The Possibilities, by Kaui Hart Hemmings
Although Hemmings may not be an author whose name is on the tip of your tongue, you’ll probably remember it after reading this week’s Hidden Gem. (Hemmings is also the author of The Descendants, a book that was made into the Oscar-winning film of the same name starring George Clooney.)

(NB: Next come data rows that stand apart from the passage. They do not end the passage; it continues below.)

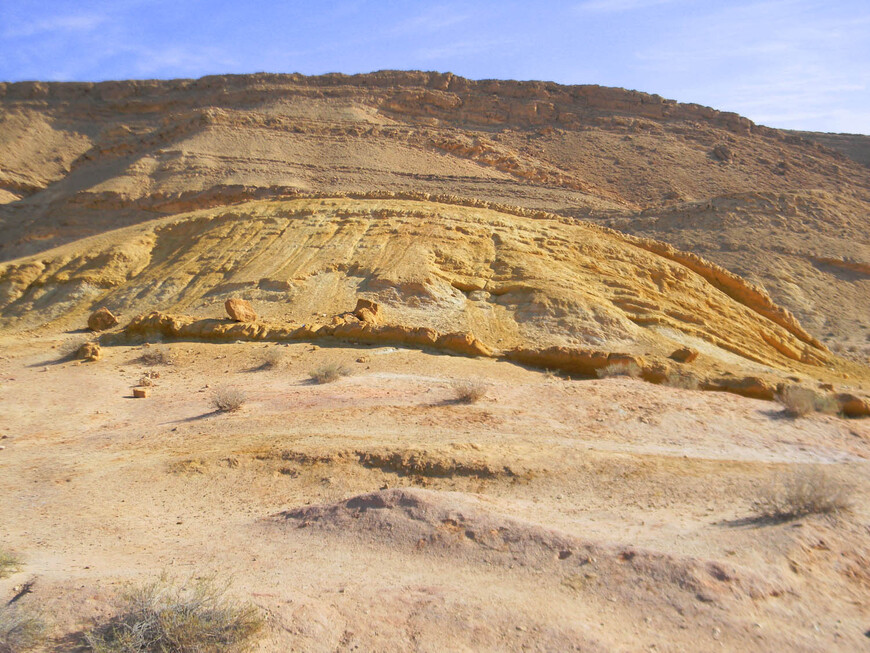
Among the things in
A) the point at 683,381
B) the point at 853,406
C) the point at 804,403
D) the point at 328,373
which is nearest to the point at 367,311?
the point at 328,373

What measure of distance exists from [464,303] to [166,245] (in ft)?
37.3

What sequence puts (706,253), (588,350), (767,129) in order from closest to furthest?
(588,350) < (706,253) < (767,129)

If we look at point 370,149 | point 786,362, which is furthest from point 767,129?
point 786,362

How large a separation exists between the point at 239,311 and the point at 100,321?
4557 mm

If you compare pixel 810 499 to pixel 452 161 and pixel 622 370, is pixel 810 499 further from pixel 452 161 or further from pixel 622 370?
pixel 452 161

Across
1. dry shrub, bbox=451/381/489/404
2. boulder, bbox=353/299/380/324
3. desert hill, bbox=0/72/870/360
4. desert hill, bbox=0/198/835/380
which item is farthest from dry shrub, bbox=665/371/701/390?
desert hill, bbox=0/72/870/360

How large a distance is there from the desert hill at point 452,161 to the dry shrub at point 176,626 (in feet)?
73.5

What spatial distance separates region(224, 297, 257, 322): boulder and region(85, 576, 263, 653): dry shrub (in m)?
11.8

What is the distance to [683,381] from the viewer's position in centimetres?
1226

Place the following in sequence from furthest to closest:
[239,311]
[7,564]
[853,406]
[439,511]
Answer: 1. [239,311]
2. [853,406]
3. [439,511]
4. [7,564]

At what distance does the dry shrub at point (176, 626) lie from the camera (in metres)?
3.73

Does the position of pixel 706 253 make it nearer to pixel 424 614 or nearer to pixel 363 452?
pixel 363 452

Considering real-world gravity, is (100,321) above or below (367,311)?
below

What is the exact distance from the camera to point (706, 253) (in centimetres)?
2611
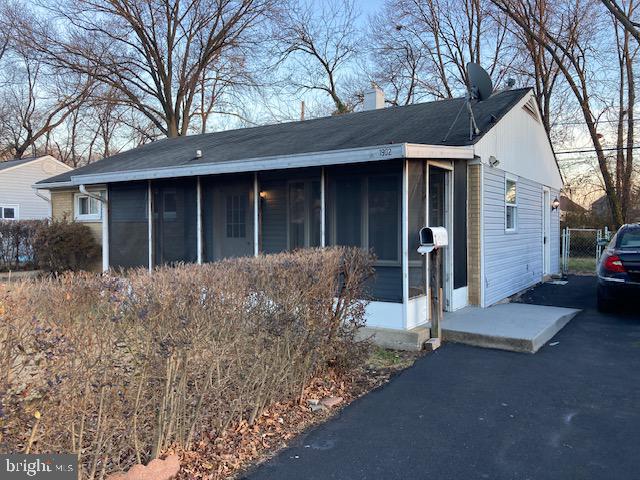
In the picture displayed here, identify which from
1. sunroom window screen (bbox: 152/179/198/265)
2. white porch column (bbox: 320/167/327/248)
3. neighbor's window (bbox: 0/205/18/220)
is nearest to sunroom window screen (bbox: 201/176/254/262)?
sunroom window screen (bbox: 152/179/198/265)

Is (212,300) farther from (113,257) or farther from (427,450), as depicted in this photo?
(113,257)

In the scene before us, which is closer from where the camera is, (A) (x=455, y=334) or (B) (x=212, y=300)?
(B) (x=212, y=300)

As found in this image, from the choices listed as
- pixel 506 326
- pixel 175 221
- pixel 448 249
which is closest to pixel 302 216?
pixel 448 249

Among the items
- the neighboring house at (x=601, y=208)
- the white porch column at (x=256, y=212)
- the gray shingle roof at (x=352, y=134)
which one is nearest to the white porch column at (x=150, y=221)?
the gray shingle roof at (x=352, y=134)

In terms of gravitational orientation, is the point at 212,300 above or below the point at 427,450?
above

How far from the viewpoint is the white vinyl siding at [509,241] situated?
836 cm

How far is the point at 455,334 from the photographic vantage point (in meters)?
6.50

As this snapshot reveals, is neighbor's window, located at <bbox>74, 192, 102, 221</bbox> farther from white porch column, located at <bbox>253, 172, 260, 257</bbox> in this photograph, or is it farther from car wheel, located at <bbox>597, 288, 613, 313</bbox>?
car wheel, located at <bbox>597, 288, 613, 313</bbox>

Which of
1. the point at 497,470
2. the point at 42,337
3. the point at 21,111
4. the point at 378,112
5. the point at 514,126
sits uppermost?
the point at 21,111

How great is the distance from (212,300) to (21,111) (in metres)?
39.2

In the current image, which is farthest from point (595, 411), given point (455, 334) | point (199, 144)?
point (199, 144)

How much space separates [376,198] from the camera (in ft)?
22.4

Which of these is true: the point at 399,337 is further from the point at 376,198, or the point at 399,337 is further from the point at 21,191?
the point at 21,191

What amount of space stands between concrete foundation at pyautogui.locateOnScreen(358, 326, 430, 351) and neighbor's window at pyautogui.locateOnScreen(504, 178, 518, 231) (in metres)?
4.07
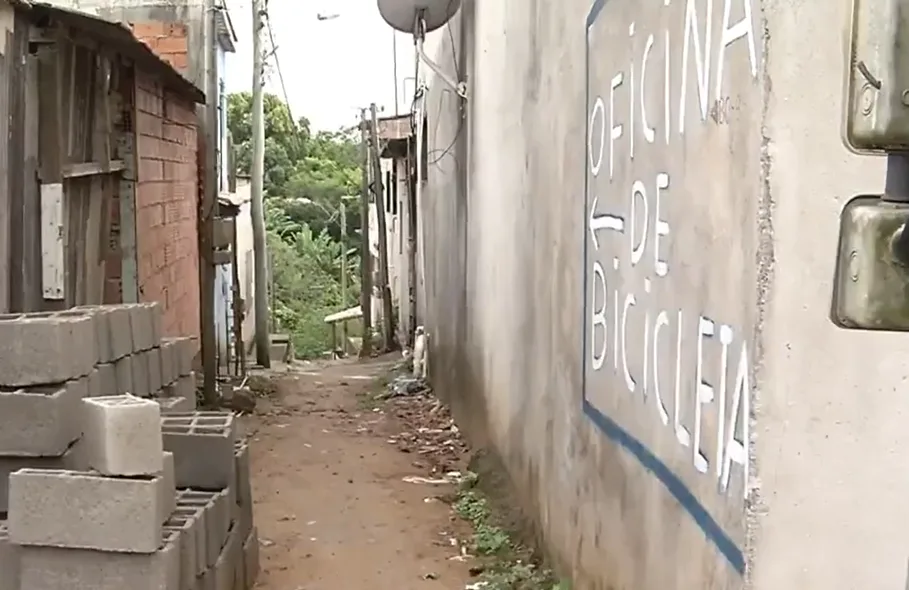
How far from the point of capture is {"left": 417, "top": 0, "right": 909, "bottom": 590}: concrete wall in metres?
2.33

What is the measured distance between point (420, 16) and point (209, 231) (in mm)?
3174

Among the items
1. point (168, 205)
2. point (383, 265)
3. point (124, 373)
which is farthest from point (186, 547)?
point (383, 265)

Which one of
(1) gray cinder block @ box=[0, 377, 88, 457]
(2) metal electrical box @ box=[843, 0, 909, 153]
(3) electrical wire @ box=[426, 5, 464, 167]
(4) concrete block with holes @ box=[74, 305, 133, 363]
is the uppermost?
(3) electrical wire @ box=[426, 5, 464, 167]

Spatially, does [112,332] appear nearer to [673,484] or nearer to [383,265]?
[673,484]

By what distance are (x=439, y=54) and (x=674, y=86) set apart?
9.31 meters

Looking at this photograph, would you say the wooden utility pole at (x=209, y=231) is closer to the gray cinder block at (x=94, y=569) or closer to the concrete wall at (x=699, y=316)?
the concrete wall at (x=699, y=316)

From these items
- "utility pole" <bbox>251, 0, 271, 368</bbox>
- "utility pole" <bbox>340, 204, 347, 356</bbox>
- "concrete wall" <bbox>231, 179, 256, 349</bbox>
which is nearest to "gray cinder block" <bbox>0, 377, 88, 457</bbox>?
"utility pole" <bbox>251, 0, 271, 368</bbox>

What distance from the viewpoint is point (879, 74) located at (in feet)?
4.14

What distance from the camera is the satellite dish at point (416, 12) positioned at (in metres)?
9.85

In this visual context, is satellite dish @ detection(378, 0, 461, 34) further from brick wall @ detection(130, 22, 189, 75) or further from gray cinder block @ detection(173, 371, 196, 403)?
gray cinder block @ detection(173, 371, 196, 403)

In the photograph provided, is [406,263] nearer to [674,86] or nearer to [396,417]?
[396,417]

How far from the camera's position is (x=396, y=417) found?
11.5 m

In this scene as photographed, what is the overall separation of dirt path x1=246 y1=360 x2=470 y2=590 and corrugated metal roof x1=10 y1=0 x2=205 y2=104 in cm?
316

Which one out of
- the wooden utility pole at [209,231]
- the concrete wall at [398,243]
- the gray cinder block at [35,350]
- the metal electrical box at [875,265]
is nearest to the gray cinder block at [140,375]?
the gray cinder block at [35,350]
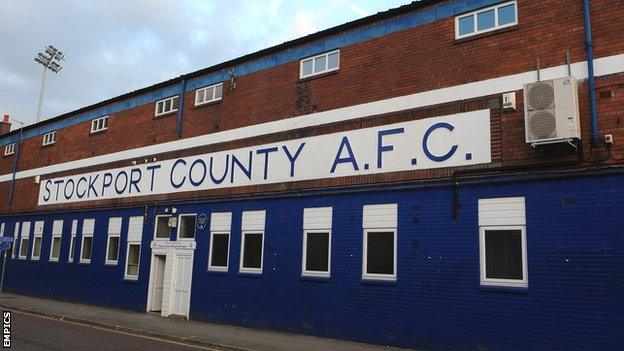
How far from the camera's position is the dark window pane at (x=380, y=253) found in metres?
12.8

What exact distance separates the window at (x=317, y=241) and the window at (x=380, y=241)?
1.17 m

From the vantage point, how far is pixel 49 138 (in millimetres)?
27016

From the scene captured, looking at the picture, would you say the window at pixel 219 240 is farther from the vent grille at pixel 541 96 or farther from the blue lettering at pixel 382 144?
the vent grille at pixel 541 96

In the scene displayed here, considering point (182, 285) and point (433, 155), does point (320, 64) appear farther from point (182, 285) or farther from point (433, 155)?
point (182, 285)

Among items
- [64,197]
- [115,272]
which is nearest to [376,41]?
[115,272]

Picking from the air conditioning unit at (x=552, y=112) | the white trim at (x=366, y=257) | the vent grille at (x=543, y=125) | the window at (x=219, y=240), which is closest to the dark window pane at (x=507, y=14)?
the air conditioning unit at (x=552, y=112)

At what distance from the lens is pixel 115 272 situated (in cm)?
2038

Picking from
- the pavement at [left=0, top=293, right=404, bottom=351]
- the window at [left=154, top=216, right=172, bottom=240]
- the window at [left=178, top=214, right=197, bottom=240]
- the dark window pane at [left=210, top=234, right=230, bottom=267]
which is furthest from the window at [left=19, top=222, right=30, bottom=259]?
the dark window pane at [left=210, top=234, right=230, bottom=267]

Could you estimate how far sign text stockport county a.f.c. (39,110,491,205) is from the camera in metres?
12.1

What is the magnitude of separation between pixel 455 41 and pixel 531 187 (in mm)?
3996

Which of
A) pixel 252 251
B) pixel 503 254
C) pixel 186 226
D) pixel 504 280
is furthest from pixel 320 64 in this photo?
pixel 504 280

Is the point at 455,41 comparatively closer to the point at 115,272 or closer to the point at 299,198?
the point at 299,198

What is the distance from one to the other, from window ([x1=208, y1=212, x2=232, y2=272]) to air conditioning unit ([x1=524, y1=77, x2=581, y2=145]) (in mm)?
9507

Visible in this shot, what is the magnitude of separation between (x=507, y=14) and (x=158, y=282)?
14015mm
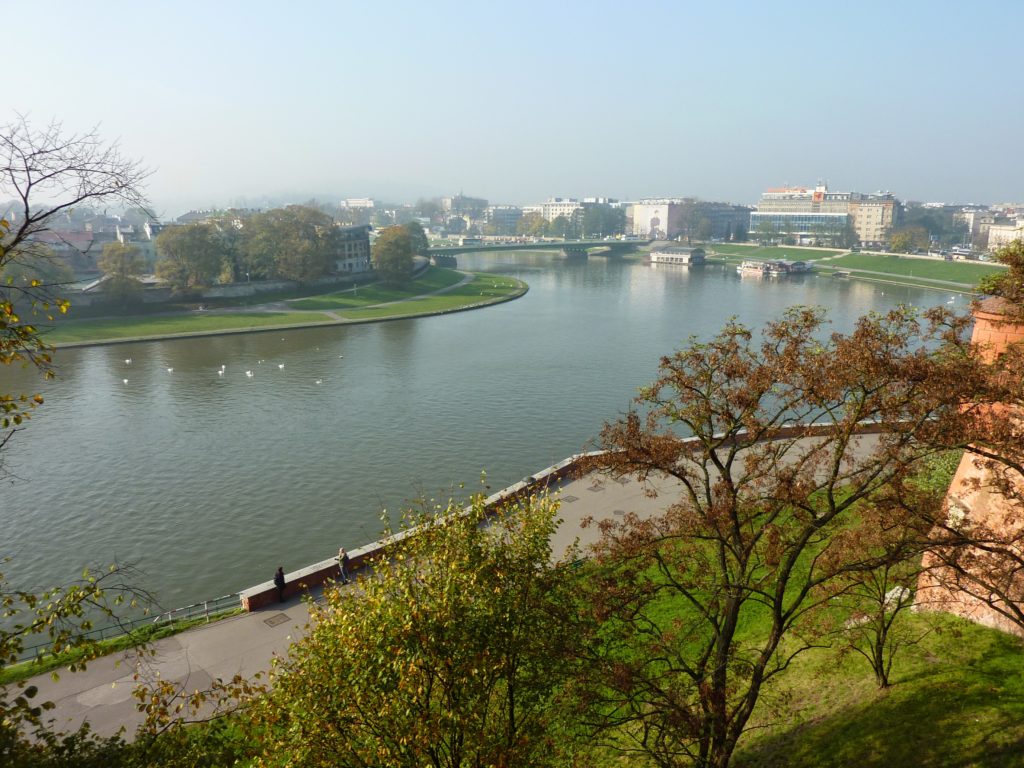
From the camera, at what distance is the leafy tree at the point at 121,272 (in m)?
62.2

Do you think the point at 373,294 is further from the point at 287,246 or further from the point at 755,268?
the point at 755,268

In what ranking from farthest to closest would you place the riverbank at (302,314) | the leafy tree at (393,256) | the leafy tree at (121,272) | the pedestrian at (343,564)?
1. the leafy tree at (393,256)
2. the leafy tree at (121,272)
3. the riverbank at (302,314)
4. the pedestrian at (343,564)

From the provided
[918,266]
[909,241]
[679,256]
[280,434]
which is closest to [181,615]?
[280,434]

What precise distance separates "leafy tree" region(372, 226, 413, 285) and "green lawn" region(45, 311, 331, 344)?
61.8ft

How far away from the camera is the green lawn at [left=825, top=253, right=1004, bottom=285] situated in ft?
312

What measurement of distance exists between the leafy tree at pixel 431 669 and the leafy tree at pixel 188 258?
6968cm

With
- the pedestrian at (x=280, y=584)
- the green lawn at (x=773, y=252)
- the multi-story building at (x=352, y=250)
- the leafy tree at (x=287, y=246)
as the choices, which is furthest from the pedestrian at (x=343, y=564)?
the green lawn at (x=773, y=252)

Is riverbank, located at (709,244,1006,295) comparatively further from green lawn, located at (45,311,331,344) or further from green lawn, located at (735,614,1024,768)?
green lawn, located at (735,614,1024,768)

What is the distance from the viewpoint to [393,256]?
8350cm

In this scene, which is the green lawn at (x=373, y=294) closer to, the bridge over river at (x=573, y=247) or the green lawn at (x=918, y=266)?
the bridge over river at (x=573, y=247)

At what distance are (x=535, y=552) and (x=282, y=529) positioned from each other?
1632cm

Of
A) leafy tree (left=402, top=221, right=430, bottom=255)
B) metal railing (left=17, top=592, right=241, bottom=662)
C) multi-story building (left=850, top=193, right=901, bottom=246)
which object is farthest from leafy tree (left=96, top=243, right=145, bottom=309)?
multi-story building (left=850, top=193, right=901, bottom=246)

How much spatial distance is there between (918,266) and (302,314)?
9766 centimetres

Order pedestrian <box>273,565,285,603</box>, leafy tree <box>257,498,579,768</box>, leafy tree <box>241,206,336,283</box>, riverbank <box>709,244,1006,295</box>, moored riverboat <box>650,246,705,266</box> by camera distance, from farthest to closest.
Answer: moored riverboat <box>650,246,705,266</box> < riverbank <box>709,244,1006,295</box> < leafy tree <box>241,206,336,283</box> < pedestrian <box>273,565,285,603</box> < leafy tree <box>257,498,579,768</box>
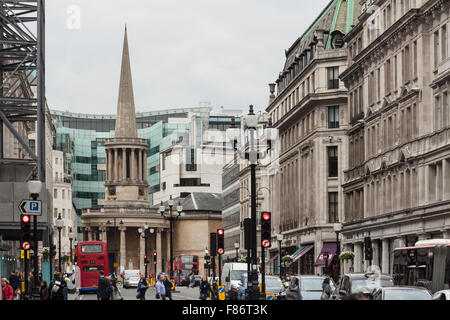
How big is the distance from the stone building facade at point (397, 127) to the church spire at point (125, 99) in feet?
341

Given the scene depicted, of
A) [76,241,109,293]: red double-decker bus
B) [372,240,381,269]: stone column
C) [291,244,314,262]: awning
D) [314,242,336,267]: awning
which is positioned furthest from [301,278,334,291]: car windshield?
[291,244,314,262]: awning

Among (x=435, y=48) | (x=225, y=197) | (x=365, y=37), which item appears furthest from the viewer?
(x=225, y=197)

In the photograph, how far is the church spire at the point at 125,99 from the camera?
188625mm

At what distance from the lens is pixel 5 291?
1581 inches

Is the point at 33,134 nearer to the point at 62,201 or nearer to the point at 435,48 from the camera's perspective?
the point at 62,201

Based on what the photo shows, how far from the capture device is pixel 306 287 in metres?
42.1

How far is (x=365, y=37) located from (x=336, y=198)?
84.2 feet

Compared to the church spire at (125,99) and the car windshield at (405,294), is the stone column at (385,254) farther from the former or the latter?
the church spire at (125,99)

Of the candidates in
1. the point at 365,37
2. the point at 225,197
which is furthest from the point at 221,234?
the point at 225,197

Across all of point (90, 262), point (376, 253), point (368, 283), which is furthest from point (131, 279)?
point (368, 283)

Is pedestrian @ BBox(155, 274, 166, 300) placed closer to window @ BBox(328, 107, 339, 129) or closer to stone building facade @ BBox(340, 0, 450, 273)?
stone building facade @ BBox(340, 0, 450, 273)

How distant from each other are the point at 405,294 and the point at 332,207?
251 feet

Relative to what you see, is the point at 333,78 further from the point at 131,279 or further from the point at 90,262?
the point at 131,279

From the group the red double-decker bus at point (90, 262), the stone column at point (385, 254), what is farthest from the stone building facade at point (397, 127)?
the red double-decker bus at point (90, 262)
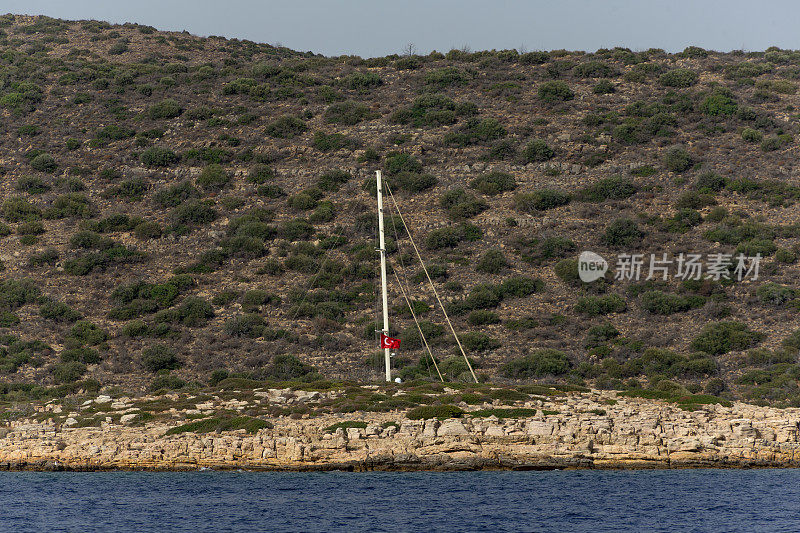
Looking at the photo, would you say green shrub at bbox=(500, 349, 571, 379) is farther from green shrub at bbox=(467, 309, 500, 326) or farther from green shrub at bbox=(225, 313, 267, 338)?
green shrub at bbox=(225, 313, 267, 338)

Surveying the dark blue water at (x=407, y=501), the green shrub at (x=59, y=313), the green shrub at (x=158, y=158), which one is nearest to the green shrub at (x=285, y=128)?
the green shrub at (x=158, y=158)

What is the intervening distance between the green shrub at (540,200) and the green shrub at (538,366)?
18.5m

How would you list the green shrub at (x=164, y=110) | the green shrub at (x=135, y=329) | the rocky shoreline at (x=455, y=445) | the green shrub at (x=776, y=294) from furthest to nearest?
the green shrub at (x=164, y=110) < the green shrub at (x=135, y=329) < the green shrub at (x=776, y=294) < the rocky shoreline at (x=455, y=445)

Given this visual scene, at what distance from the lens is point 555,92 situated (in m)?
81.8

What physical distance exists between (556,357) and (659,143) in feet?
100.0

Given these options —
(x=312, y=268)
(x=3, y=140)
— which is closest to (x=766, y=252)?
A: (x=312, y=268)

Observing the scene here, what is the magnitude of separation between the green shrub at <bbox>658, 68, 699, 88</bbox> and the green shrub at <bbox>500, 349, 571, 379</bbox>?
136 feet

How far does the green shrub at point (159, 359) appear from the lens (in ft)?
168

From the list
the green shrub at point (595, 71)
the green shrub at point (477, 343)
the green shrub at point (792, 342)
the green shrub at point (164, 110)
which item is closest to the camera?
the green shrub at point (792, 342)

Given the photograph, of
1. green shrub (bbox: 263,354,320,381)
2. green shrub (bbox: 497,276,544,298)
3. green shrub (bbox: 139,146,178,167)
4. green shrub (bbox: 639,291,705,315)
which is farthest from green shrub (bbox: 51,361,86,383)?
green shrub (bbox: 639,291,705,315)

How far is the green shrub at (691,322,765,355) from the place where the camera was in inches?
1956

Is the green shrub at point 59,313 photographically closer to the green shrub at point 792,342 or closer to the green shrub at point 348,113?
the green shrub at point 348,113

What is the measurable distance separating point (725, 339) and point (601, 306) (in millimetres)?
7808

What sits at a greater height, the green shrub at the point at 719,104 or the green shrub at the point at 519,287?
the green shrub at the point at 719,104
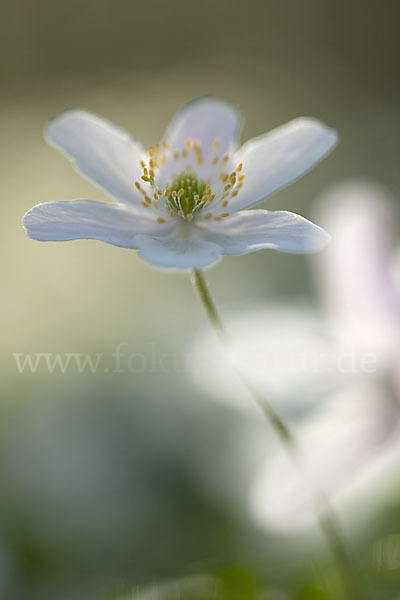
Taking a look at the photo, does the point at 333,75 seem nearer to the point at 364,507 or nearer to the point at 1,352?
the point at 1,352

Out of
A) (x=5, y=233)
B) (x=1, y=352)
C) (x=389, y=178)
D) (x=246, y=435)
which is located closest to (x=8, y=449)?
(x=246, y=435)

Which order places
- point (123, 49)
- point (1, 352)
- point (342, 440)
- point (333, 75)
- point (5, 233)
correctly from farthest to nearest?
point (123, 49) → point (333, 75) → point (5, 233) → point (1, 352) → point (342, 440)

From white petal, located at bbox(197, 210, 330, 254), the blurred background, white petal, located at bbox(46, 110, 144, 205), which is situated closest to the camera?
white petal, located at bbox(197, 210, 330, 254)

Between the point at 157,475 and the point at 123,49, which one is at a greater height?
the point at 123,49

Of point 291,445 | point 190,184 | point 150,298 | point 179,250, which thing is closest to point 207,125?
point 190,184

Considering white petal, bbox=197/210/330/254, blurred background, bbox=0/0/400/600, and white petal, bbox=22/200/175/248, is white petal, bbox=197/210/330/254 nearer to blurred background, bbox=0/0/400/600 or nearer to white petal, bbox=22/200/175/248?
white petal, bbox=22/200/175/248

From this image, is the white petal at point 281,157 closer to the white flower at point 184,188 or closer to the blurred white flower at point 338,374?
the white flower at point 184,188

As the story opens, a single mother in Breckenridge, Colorado, mourns the loss of her 22-year-old son and tries to return to a broadcasting job she now finds silly and somewhat pointless. Without becoming maudlin, Hemmings does a touching job of portraying Sarah and the supporting cast in her life as they grieve for Cully. Humorous touches paint a rich picture of Cully’s life as his family and friends come together in missing him. His grandfather binge-orders quirky products from QVC; Sarah’s best friend, Suzanne, thinks nothing of buying pot from her lawn guy; and Kit, a mysterious young woman from Cully’s past, shows up one afternoon offering snow-shoveling services when there’s nothing on the ground but a little ice. They all help Sarah uncover secrets about her son, some unsettling and others that bring the potential for life-changing joy.
The San Francisco Chronicle writes, "The characters are so real, so warm and sympathetic, that you'd be happy to follow them to and from the grocery store just for the pure pleasure of their company. The language is frisky and funny … A gorgeous, smart book about letting go, and seeing all that remains, and then learning to cherish all the possibilities left to you with gratitude and grace."